Structure of the month - July 2015
Hydrogens detected by subatomic resolution protein crystallography in a [NiFe] hydrogenase
Hideaki Ogataa*, Koji Nishikawaa, Wolfgang Lubitza
a Max-Plank Institute for Chemical Energy Conversion, Stiftstrasse 34-36, D-45470 Mülheim an der Ruhr, Germany
* Corresponding author: Hideaki Ogata, Max-Plank Institute for Chemical Energy Conversion, Stiftstrasse 34-36, D-45470 Mülheim an der Ruhr, Germany
In protein X-ray crystallography the detection of hydrogen atoms is one of the difficult problems. Because they display only weak contributions to diffraction and the quality of the single crystals obtained is often insufficient to obtain sub-Ångström resolution. The location of the abundant hydrogens is, however, of key importance for understanding protein structure and function. This is particularly true for the enzyme hydrogenase that reversibly converts dihydrogen to protons and electrons at a metal catalyst. We used a BESSY II (HZB, Berlin) to collect a high quality X-ray diffraction data set that was carefully analyzed. Thus, an ultra-high resolution crystal structure of [NiFe] hydrogenase from Desulfovibrio vulgaris Miyazaki F with 0.89 Å resolution was obtained that provides an extraordinarily detailed picture of the enzyme poised in this specific catalytic state (Ni-R) that has not yet been described but is of central importance in the enzymatic cycle.
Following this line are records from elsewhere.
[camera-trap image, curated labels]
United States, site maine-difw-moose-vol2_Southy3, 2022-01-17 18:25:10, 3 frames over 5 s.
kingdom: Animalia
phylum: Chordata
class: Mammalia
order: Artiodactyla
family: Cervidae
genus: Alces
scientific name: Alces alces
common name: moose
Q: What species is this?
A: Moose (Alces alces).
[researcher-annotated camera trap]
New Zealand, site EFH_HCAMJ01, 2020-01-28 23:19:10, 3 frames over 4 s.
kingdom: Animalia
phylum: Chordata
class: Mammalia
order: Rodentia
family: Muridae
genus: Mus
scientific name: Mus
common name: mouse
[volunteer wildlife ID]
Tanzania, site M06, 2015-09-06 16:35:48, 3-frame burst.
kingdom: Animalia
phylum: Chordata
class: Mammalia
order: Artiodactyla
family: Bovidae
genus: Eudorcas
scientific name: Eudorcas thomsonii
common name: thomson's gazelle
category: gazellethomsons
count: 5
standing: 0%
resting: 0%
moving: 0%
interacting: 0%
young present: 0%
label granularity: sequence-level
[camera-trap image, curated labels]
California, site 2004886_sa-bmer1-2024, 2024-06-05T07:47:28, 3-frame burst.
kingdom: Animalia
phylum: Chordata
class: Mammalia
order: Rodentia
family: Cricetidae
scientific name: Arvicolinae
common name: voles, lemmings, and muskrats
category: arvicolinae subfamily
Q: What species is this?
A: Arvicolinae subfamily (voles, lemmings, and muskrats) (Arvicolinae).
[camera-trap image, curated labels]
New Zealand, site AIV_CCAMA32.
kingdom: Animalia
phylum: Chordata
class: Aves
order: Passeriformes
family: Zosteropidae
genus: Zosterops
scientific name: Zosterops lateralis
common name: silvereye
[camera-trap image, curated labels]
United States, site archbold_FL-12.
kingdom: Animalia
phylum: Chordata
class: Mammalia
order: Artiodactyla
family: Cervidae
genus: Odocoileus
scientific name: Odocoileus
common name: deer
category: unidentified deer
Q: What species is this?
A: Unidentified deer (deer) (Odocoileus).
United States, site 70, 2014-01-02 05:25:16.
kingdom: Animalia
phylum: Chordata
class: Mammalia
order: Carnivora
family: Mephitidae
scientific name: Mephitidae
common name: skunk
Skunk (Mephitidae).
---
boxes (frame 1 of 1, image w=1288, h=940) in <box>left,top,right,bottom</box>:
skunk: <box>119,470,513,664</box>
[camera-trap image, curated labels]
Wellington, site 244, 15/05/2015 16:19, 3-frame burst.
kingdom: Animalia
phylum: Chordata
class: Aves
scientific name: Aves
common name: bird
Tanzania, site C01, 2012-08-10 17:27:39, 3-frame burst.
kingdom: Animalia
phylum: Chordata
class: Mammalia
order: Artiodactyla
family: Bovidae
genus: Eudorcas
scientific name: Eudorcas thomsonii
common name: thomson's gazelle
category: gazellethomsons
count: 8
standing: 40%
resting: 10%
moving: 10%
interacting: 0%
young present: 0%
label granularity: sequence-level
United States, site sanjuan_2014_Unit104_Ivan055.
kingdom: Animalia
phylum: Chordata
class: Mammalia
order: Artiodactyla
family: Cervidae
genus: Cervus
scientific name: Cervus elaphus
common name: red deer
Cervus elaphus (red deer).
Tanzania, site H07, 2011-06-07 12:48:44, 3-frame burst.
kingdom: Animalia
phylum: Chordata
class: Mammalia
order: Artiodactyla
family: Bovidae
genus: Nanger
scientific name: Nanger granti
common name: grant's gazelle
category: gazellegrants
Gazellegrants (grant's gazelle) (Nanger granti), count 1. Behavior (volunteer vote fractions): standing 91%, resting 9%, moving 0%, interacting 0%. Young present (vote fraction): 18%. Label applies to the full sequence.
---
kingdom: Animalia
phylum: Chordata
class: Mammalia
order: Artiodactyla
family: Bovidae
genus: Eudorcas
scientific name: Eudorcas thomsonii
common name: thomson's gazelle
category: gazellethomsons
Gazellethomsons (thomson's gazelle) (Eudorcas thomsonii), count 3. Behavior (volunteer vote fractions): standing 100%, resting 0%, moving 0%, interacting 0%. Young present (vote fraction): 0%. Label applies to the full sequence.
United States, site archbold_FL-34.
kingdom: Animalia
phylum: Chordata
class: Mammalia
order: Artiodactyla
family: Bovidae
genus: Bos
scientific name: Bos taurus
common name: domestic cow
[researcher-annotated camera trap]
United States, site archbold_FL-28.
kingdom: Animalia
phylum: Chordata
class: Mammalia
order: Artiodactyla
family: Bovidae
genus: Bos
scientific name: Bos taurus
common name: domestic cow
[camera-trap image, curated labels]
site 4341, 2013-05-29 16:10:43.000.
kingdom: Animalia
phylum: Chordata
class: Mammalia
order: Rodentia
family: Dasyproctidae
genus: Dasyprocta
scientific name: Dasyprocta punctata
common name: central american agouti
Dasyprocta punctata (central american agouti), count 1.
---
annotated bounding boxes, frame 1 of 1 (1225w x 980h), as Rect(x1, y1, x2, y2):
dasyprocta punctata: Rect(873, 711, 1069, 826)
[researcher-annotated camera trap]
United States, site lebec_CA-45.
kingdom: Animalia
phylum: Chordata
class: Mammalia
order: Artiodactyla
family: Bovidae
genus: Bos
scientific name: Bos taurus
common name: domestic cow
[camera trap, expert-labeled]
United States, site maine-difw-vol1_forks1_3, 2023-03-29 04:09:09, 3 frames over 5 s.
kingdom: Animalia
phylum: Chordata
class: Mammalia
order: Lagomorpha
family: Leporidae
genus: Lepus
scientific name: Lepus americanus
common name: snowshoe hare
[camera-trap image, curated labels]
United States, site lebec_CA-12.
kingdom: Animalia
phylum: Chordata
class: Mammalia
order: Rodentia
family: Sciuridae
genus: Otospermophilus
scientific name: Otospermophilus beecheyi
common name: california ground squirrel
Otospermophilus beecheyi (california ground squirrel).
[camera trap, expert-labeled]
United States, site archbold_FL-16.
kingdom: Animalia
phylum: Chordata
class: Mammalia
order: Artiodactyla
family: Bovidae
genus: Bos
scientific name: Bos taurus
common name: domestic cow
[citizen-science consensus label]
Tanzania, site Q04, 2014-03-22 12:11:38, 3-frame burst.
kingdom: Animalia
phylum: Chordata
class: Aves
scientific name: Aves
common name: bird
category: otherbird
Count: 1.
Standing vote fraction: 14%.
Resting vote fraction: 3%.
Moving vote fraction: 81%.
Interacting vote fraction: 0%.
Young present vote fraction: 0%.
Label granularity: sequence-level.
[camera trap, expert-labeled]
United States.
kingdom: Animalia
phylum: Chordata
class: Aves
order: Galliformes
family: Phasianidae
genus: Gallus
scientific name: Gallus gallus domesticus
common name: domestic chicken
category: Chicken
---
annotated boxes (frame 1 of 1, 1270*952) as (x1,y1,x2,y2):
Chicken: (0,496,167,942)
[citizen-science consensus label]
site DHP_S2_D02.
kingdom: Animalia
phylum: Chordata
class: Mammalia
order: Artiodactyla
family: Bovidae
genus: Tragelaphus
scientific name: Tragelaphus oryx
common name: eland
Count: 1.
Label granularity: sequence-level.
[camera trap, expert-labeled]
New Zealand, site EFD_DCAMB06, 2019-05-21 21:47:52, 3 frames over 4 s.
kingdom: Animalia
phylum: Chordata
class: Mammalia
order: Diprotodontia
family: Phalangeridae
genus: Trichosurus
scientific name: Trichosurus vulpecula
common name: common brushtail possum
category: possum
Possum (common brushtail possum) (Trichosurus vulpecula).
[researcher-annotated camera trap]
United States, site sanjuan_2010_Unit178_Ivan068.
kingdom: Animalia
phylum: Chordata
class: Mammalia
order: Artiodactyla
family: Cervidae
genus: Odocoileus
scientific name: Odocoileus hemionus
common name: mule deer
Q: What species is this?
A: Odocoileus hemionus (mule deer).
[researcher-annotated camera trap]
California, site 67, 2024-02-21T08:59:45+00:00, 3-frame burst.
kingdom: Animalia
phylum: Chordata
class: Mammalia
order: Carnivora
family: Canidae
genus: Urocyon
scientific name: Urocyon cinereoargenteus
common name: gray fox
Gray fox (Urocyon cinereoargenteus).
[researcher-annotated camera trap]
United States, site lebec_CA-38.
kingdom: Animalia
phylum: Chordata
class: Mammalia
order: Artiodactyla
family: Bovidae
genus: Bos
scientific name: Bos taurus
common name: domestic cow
The high resolution, proper refinement strategy and careful modeling allowed the positioning of a large part of the hydrogen atoms in the structure. This has led to the direct detection of the products of the heterolytic splitting of dihydrogen into a hydride (H-) bridging the Ni and Fe and a proton (H+) attached to the sulfur of a cysteine ligand. The Ni-H- and Fe-H- bond lengths were 1.58 Å and 1.78Å, respectively. Furthermore, we could assign the Fe-CO and CN- ligands at the active site, and could obtain the H-bond networks and the preferred proton transfer pathway in the hydrogenase.
Fig. 1. (a) The overall structure of [NiFe] hydrogenase form Desulfovibrio vulgaris Miyazaki F. The small and large subunits are shown in green and gray, respectively. Schematic representation of the hydrogen, proton and electron pathways is shown with the red arrows. (b) The electron density map of the [NiFe] active site in the Ni-R state. The blue and green meshes represent the 2Fo-Fc and Fo-Fc electron density maps, respectively.